**What you will do**
**A)** Copy the stretch from "Next I tried" through "more noticeable differences." in the subwoofer placement post.
**B)** Answer these questions from the subwoofer placement post:
(i) What model are the two subs?
(ii) At which phase settings were measurements taken while the left sub was moved up the wall?
(iii) Which frequency range suffered most with the sub at the rear of the room?

**Excerpt**
# Sub locations...



## Sonnie (Apr 11, 2006)

I decided tonight I would do a little experimenting with sub locations on my two SVS PB12-Plus/2's. 

I took a couple dozen or so measurements leaving one sub in the front right corner and moving the other sub around. I measured one sub and both subs on various tests. All of these below are with both subs since I will ultimately be using both subs.

First I took a normal "as they were" measurement which proved to be what I'd been getting unfiltered on a regular basis. Nothing unusual... 

*M1...*









------------

Next I tried moving them around... changing the way they were sitting... mostly minor changes and kept getting pretty much the same response as above. Then I moved the left one 1/4 out from the corner of the room and got the response below. Below is the test with both subs running... I forgot to save the one with the one sub... but basically there was very little difference below 60hz, except the output was down 3-4db. Above 60hz there were some more noticeable differences.

*M2...*









--------------

I moved the left sub up the wall a couple feet at a time... taking several measurements at 0, 45, 90, 135, 180 degrees phase. None of them were impressive at all. I changed the crossover levels on one or both... various combinations but couldn't get anything to look right. Finally I moved the sub to the rear of the room... can't get it in a corner because there is really no back corner with the 45 degree wall on each side. Below is the measurement at 180 degree phase.... I'm thinkin' rear of the room... that what it needs to be. The area from 20-25hz really suffered but I did notice the 40hz area got a little better.

**Data below**
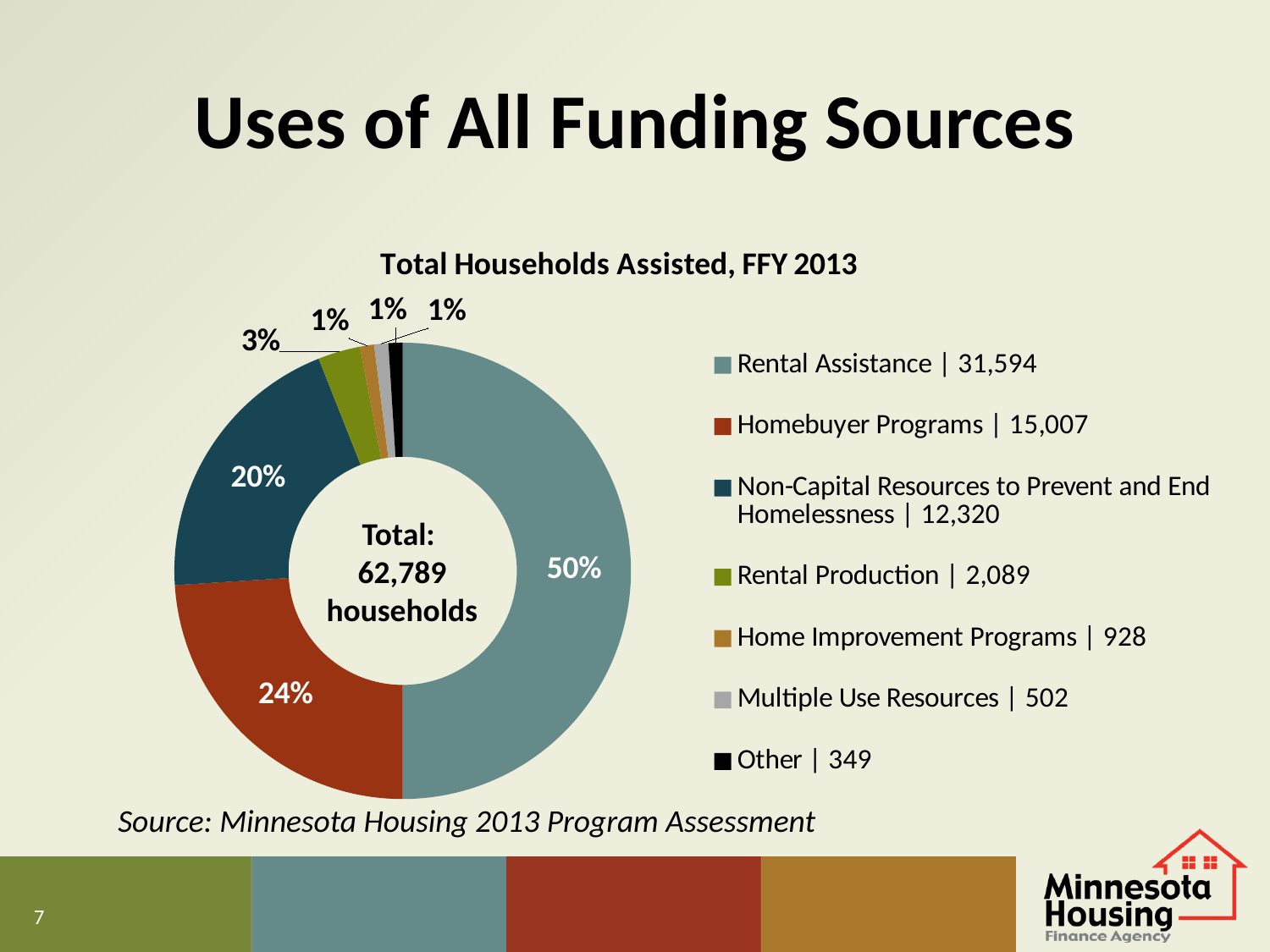
What is the difference in households assisted between Rental Assistance and Homebuyer Programs? 16,587 How many categories does the legend list? 7 What share of the pie does Non-Capital Resources to Prevent and End Homelessness represent? 20% How many households were assisted through Rental Assistance? 31,594 What kind of chart is shown on the slide? Pie chart (donut) What is the title of the chart? Total Households Assisted, FFY 2013 What share of the pie does Rental Assistance represent? 50% Which category has the smallest number of households assisted? Other How many households were assisted through Homebuyer Programs? 15,007 Which category assisted more households, Rental Production or Home Improvement Programs? Rental Production Which category has the largest number of households assisted? Rental Assistance What is the total number of households shown in the centre of the chart? 62,789 households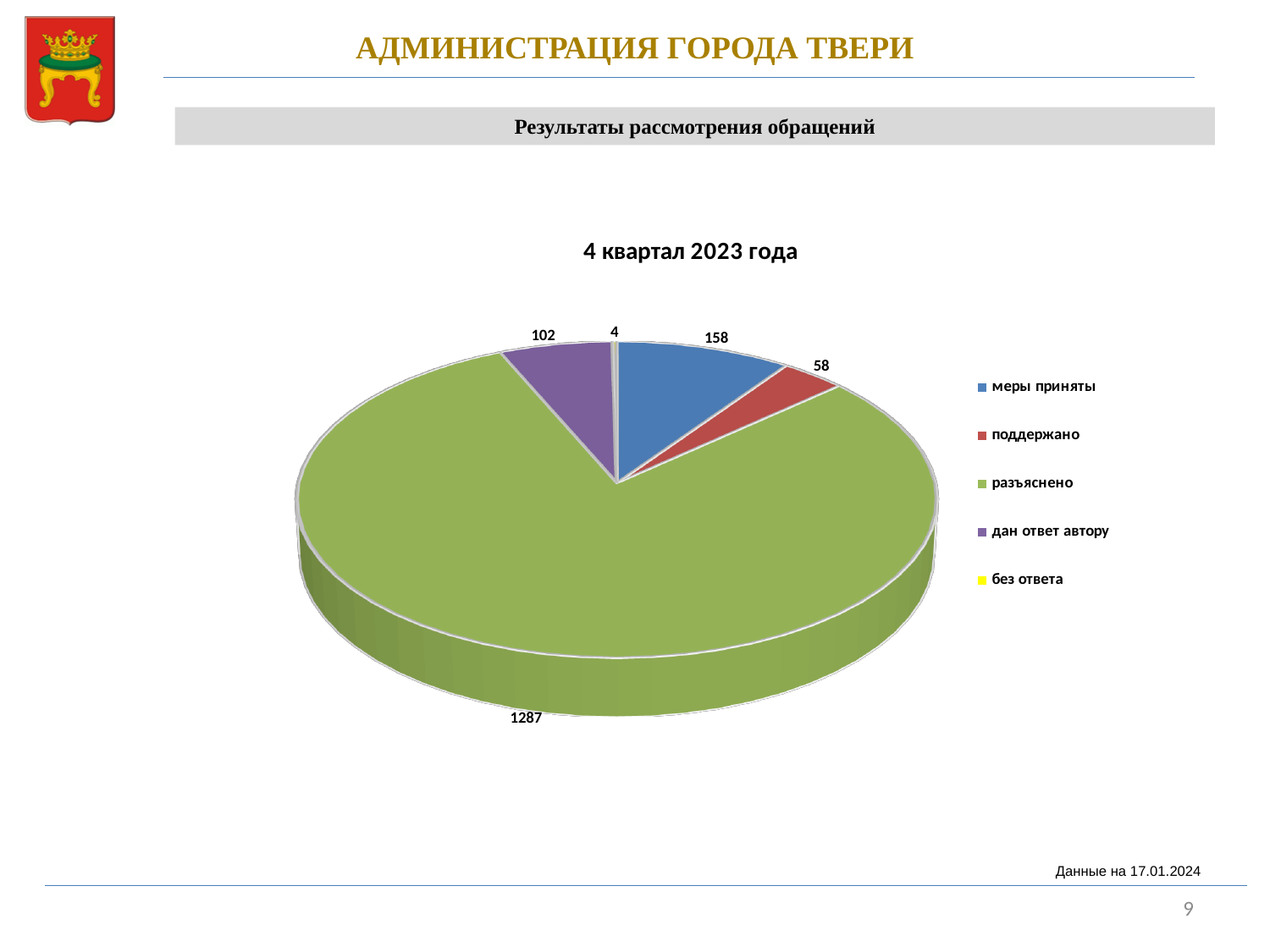
What kind of chart is shown on the slide? pie chart Which category has the smallest slice? без ответа What is the value for разъяснено? 1287 What is the value for поддержано? 58 What is the value for меры приняты? 158 Which is larger, the value for дан ответ автору or the value for поддержано? дан ответ автору How many series does the legend list? 5 What is the value for без ответа? 4 What is the value for дан ответ автору? 102 What is the difference between the values for меры приняты and поддержано? 100 Which category has the largest slice? разъяснено What is the title of the chart? 4 квартал 2023 года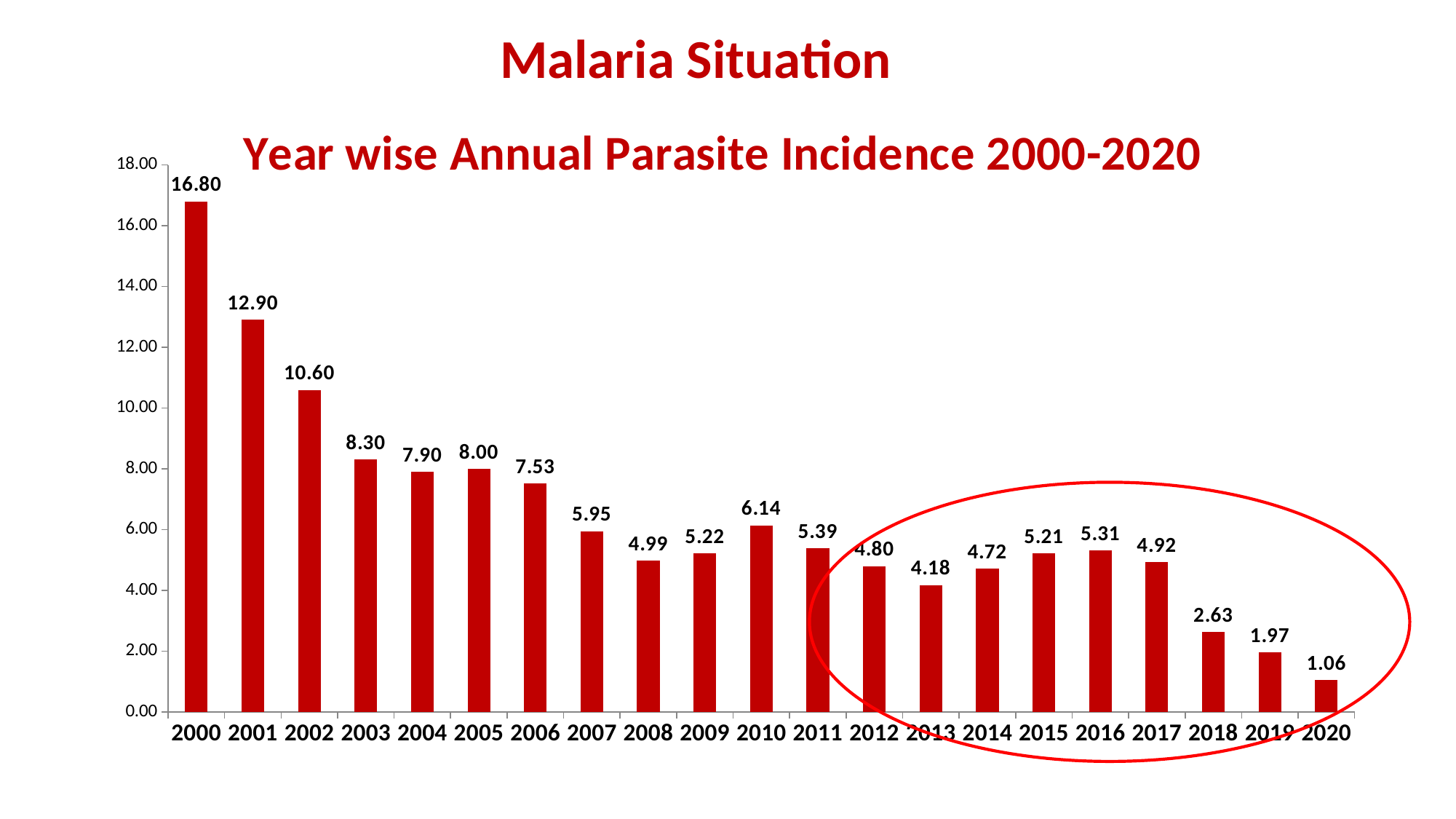
What is the difference between the values for 2018 and 2019? 0.66 Which year has the highest Annual Parasite Incidence? 2000 Which year has the lowest Annual Parasite Incidence? 2020 How many years are shown on the x axis? 21 What kind of chart is shown on the slide? Bar chart What is the Annual Parasite Incidence value for 2000? 16.80 Is the value for 2003 greater or less than 8.00? greater What is the Annual Parasite Incidence value for 2010? 6.14 What is the Annual Parasite Incidence value for 2020? 1.06 What is the difference between the values for 2000 and 2001? 3.90 Which year has a larger value, 2015 or 2016? 2016 What is the title of the chart? Year wise Annual Parasite Incidence 2000-2020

**Answers by task**
**A)**
Next I tried moving them around... changing the way they were sitting... mostly minor changes and kept getting pretty much the same response as above. Then I moved the left one 1/4 out from the corner of the room and got the response below. Below is the test with both subs running... I forgot to save the one with the one sub... but basically there was very little difference below 60hz, except the output was down 3-4db. Above 60hz there were some more noticeable differences.

**B)**
(i) SVS PB12-Plus/2
(ii) 0, 45, 90, 135 and 180 degrees
(iii) 20-25hz